Dr. Koroshetz also noted that a surrogate marker needs to be developed that gives information on whether the agent is reducing stroke size. "This would be very helpful before starting a large clinical outcome trial. We have been limited by lack of technology in the past, but now we have new imaging devices that can look at stroke size. So this may now be possible."

He says the key is to give neuroprotectants very early, and preferably in patients who will also receive thrombolysis. "If you have a blocked vessel which stays blocked, it is hard to see how any neuroprotectant will work. Their effect is to slow down the process of brain cell death, but if the vessel stays blocked the cells will die anyway. However, if the neuroprotectant is given very early on, they could protect the brain cells somewhat until blood flow is restored with thrombolysis. Previous trials haven't done this, as they didn't get there fast enough. With the system developed for FAST-MAG, we can now test new agents in a setting where they could actually work."

Previous trials haven't done this, as they didn't get there fast enough. With the system developed for FAST-MAG, we can now test new agents in a setting where they could actually work. Dr. Walter Koroshetz

Dr. Koroshetz congratulated the FAST-MAG investigators for developing such a system. "It is a very difficult process to get all the different emergency medical services working in the same way. They have done a great job to have achieved this in Orange County for this trial."

"We had 40 different EMS providers in the study, both rural and urban," Dr. Saver commented to Medscape Medical News. "Some were big organizations; others were tiny."

He explained that all paramedics in this trial were trained to use the Los Angeles Pre-hospital stroke screen (LAPSS) to diagnose stroke. This 8-item inventory takes about 1 to 2 minutes and allows the recognition of stroke with high accuracy. "It is a well-known part of international training curriculum for paramedics. Most paramedics have already been trained in it. The paramedics in our trial had to undergo a 2 -hour training session in LAPSS performance and study procedures, and there were revision programs at regular intervals. This is an easily replicable program that can be exported to EMS in other places."

More Neuroprotectives in the Pipeline

He noted that other neuroprotective agents now being tested in the prehospital setting include the following:

  • Glyceryl trinitrate: This inhibits the metabolism of nitric oxide. It has been tested in a pilot study in the United Kingdom and is now being tested by Dr. Saver's group in California in a phase 2 prehospital trial.

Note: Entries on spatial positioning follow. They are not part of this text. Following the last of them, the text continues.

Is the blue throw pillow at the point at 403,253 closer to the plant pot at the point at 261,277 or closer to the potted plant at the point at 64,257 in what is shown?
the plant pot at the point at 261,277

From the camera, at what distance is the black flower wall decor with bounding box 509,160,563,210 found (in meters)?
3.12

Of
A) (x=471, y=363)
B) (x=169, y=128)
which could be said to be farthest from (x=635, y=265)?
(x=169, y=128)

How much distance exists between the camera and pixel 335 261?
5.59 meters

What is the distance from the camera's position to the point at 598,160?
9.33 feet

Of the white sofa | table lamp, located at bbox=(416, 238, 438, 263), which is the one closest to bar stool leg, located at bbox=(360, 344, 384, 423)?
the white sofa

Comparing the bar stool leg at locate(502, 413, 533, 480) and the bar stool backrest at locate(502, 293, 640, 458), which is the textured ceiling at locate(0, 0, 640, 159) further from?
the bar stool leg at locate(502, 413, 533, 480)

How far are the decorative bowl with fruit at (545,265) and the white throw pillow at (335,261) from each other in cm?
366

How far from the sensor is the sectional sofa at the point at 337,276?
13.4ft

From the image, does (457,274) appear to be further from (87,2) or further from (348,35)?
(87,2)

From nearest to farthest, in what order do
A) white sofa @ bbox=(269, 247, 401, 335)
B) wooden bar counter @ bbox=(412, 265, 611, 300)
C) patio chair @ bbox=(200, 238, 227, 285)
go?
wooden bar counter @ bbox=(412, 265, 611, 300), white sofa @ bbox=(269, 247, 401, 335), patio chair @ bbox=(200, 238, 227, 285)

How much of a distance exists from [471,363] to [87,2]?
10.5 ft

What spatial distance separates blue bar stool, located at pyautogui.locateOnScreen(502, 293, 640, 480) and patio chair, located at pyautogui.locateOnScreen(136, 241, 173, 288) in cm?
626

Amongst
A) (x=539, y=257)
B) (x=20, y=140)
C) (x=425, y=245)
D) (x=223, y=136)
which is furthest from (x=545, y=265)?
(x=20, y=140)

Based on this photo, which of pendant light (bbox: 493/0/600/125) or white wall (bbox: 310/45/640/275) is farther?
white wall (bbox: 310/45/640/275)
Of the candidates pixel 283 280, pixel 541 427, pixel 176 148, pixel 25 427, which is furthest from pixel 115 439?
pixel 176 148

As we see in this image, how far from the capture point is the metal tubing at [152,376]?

  • NA1: This blocks cytotoxic damage by inhibiting downstream N-methyl-D-aspartate injury. It is now being tested in a moderate size phase 2b trial in Canada.

  • Remote ischemic preconditioning: With this treatment, inflatable pads are placed on the legs, causing low blood flow. This is believed to turn on protective programs in the body to cope with low oxygen environments. Phase 2 studies have shown an encouraging signal of efficacy in a prehospital setting.

Dr. Saver explained that tPA cannot be given at present in a prehospital setting because hemorrhagic stroke has to be ruled out with computed tomography (CT). The use of ambulances with a CT scanner on board has been studied in Germany and is now starting to be tested in the United States.

"Giving a neuroprotectant in the ambulance is much easier as we don't have to do a scan first," Dr. Saver commented. But his group is hoping to do a proof-of-concept study of prehospital tPA using ambulances equipped with CT scanners.

"It is easier in Germany as they have a system where doctors are already in ambulances routinely," he added. "That is not the case in the US but we may introduce this concept or use telemedicine for reading the CT scan."

FAST-MAG was supported by the National Institute of Neurological Disorders and Stroke.

International Stroke Conference (ISC) 2014. Abstract 214. Presented February 13, 2014.